Die Harfe, ein Instrument, das seit der Antike fasziniert, kam in fast allen Stücken zum Tragen; auch wenn sie in einigen Originalbesetzungen gar nicht vorhanden war, wie in Hajeks Psalm, so haben die Arrangements, die für dieses Konzert vorgenommen wurden, zu einer geglückten Ausschöpfung des ganzen Klangspektrums dieses Instrumentes geführt. Auch noch bei den wildesten Kaskaden, die das Leid des Sterblichen auf dieser Welt versinnbildlichen, vertröstet die Harfe durch ihre kristallklaren Akkorde auf eine bessere Welt.
Der Jugendbachchor, ein Klangkörper, den es nun schon seit 21 Jahren gibt, überzeugte auch dieses Mal durch seine Reinheit, seine warmen und hellen Stimmen und durch das perfekte Zusammenspiel zwischen den einzelnen Stimmlagen. Den Sängern merkt man ihre Begeisterung förmlich an. Steffen Schlandt, Chorleiter, Pianist und Organist in einer Person, dirigierte in Abwesenheit seiner Hände mit dem Kopf, den Schultern, dem gesamten Oberkörper, sprang zwischen Klavier und Orgel hin und her, sodass man nur staunen konnte!
Die Atmosphäre in der bis auf den letzten Platz besetzten Kirche war während des ganzen Konzerts angespannt und konzentriert. Sogar Dreijährige waren bis zum Ende mucksmäuschenstill. Die Besonderheit der vorhandenen Instrumente, die abwechslungsreiche Programmgestaltung und die Darbietung auf hohem Niveau haben alle Zuhörer in ihren Bann geschlagen. Erst am Ende entlud sich tosender Applaus, aber eine Zugabe blieb leider aus, wahrscheinlich auch, weil es schwer gewesen wäre, in einem Ausschnitt die ganze Atmosphäre dieser zum großen Teil stark nach innen gewandten Werke wiederaufleben zu lassen.
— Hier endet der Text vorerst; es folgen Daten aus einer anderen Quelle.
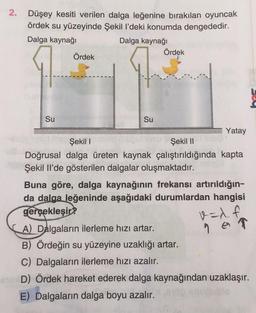 2.
Düşey kesiti verilen dalga leğenine bırakılan oyuncak
ördek su yüzeyinde Şekil l’deki konumda dengededir.
Dalga kaynağı
Dalga kaynağı
Ördek
Ördek
9
Su
Su
Yatay
Şekil 1
Şekil 11
Doğrusal dalga üreten kaynak çalıştırıldığında kapta
Şekil Il'de gösterilen dalgalar oluşmaktadır.
Buna göre, dalga kaynağının frekansı artırıldığın-
da dalga. Jeğeninde aşağıdaki durumlardan hangisi
gerçekleşir?
A) Dalgaların ilerleme hızı artar.
B) Ördeğin su yüzeyine uzaklığı artar.
C) Dalgaların ilerleme hızı azalır.
D) Ördek hareket ederek dalga kaynağından uzaklaşır.
E) Dalgaların dalga boyu azalır.
v=x. f
9 on
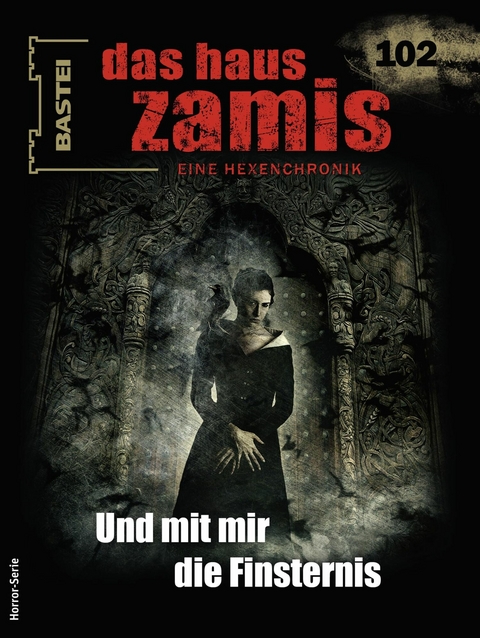 Das Haus Zamis 102 - R&uuml;diger Silber, Diana Dark, Logan Dee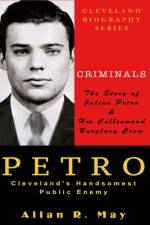PETRO - Cleveland's Handsomest Public Enemy af Allan R May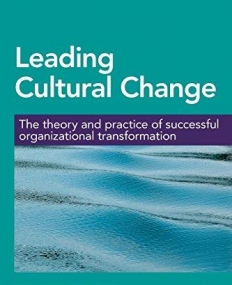 Leading Cultural Change: The Theory and Practice of Successful Organizational Transformation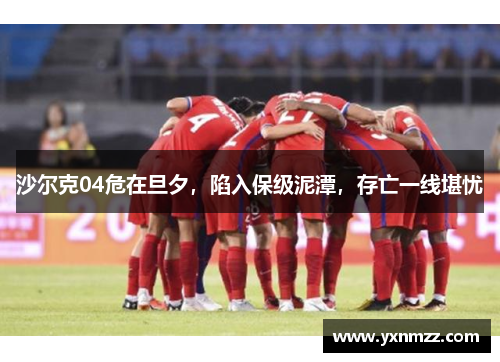 沙尔克04危在旦夕，陷入保级泥潭，存亡一线堪忧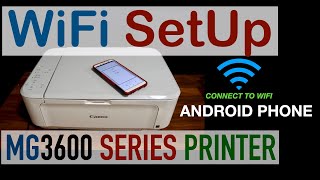 Canon Pixma MG3600 Wireless Setup Android SetUp amp Scanning Review [upl. by Cherilyn]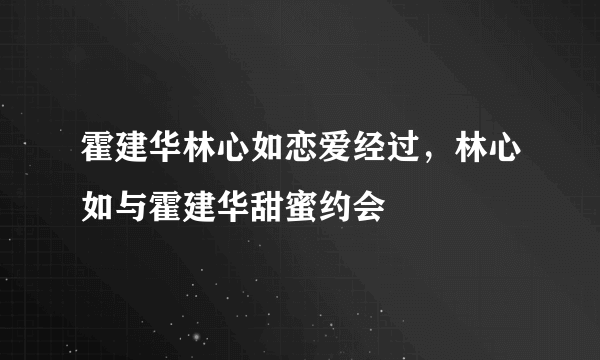 霍建华林心如恋爱经过，林心如与霍建华甜蜜约会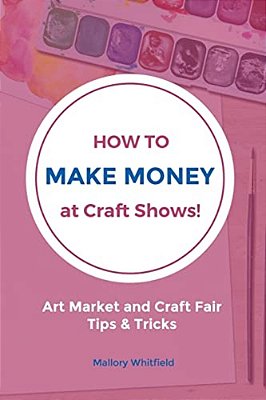 How To Make Money At Craft Shows: Art Market And Craft Fair Tips & Tricks-..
Das Publikum war dankbar für das selten schöne Konzert und freut sich, dass noch weitere folgen! Es werden weitere Überraschungen sein, sei es in der Wahl der Stücke, der Musikstile oder der Instrumente.
Am heutigen Sonntag, dem 10. August, ist in Tartlau das Quartetto Brassovia mit Barockmusik für zwei Streicher, Oboe und Spinett zu hören. Lassen Sie sich dieses sonntägliche Vergnügen nicht entgehen!